EXERCISE: Copy the text on kidney graft injury starting with "Acute graft injury" and going on through "kidney graft loss.", substituting "renal" for "kidney".

DOCUMENT SECTION:

________________________________________

Acute graft injury promotes the development of the interstitial fibrosis, tubular atrophy and occlusive vasculopathy that are the primary causes of late kidney graft loss.
An acknowledged factor contributing to the incidence of acute and chronic allograft injury is the presence of memory CD8 T cells having reactivity to graft alloantigens in patients prior to transplantation.
Higher levels of endogenous memory T cells with reactivity to allograft major histocompatibility complex (MHC) molecules in the peripheral blood of renal transplant patients result in the increased incidence of delayed graft function and acute rejection, and portend poor long-term graft outcome.
Our studies in mouse models documented that endogenous memory CD8 T cells infiltrate solid organ allografts within 8 to 12 hours after reperfusion. The infiltrating memory CD8 T cells are activated through recognition of graft-allogeneic MHC molecules expressed to proliferate within the graft tissue. This proliferation induces the graft-reactive memory CD8 T cells to produce proinflammatory mediators including interferon-gamma (IFN-γ) that amplify inflammation and increase graft tissue injury.
Unlike memory CD8 T cells in mice, terminal differentiation of effector memory CD8 T cells in humans can lead to loss of expression of the co-stimulatory molecule CD28. Increased levels of CD28– memory CD8 T cells in the peripheral blood of transplant patients are associated with increased risk of acute graft rejection, and these memory T cells are resistant to the CD28-targeted costimulatory blockade immunosuppressive drugs that are in current trials in renal transplant patients.

________________________________________

SOURCE INFORMATION:
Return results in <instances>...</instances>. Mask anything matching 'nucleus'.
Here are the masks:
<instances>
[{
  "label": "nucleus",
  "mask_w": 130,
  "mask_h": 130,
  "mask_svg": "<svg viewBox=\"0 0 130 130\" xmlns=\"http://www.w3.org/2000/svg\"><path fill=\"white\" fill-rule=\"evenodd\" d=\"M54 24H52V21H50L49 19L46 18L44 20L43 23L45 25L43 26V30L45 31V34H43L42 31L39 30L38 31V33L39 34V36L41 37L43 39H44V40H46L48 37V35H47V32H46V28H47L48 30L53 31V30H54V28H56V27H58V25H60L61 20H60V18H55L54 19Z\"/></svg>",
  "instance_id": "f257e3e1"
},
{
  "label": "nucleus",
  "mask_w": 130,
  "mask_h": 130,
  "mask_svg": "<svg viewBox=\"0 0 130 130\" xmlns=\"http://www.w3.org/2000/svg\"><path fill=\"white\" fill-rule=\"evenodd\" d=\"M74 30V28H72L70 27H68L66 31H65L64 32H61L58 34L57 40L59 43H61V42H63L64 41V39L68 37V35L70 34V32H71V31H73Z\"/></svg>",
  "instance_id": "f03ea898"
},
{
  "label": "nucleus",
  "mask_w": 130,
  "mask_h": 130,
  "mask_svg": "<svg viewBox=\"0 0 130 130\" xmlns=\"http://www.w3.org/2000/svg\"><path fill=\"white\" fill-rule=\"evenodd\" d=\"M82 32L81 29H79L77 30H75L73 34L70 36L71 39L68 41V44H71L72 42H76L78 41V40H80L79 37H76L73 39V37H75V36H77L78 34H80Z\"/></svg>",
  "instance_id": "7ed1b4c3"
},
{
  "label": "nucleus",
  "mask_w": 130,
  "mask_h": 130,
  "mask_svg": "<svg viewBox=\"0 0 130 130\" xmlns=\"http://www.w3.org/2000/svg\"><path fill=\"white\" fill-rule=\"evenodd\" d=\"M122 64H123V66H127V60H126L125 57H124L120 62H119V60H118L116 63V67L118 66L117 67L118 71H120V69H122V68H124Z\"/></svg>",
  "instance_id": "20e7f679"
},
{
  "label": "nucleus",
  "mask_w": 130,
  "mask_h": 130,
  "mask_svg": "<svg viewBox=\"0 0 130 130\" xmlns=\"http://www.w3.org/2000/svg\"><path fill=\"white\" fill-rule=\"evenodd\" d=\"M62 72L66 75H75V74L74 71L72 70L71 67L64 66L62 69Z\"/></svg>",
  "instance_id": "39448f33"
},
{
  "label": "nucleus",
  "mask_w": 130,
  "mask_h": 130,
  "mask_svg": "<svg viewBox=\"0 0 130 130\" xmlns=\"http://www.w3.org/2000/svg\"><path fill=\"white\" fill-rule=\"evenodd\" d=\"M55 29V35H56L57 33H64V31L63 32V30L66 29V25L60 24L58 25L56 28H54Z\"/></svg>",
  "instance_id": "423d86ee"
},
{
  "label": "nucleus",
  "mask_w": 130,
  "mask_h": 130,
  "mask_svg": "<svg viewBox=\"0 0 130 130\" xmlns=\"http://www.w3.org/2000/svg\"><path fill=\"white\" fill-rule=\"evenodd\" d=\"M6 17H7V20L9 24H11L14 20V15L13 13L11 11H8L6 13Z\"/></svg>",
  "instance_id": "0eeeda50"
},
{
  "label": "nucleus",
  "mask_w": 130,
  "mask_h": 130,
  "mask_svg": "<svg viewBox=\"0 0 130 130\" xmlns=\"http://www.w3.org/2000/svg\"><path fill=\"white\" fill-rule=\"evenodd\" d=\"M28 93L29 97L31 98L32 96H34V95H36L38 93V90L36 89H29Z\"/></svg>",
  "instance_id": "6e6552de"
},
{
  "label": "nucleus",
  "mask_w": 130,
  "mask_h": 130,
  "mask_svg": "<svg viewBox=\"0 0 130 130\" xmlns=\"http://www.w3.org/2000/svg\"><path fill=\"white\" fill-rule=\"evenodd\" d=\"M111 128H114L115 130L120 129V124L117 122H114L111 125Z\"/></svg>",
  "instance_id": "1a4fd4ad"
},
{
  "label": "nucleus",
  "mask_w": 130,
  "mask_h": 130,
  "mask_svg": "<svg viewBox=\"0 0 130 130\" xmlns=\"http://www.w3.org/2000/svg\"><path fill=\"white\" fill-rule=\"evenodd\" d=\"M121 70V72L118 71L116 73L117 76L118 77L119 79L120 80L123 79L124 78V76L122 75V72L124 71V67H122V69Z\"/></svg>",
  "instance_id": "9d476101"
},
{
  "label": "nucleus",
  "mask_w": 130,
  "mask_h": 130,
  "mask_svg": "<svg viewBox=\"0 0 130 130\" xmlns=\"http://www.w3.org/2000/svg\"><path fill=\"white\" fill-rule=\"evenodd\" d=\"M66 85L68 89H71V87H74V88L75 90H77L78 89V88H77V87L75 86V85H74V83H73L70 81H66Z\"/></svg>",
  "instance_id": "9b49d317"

________________________________________

RESPONSE TO THIS EXERCISE:
Acute graft injury promotes the development of the interstitial fibrosis, tubular atrophy and occlusive vasculopathy that are the primary causes of late renal graft loss.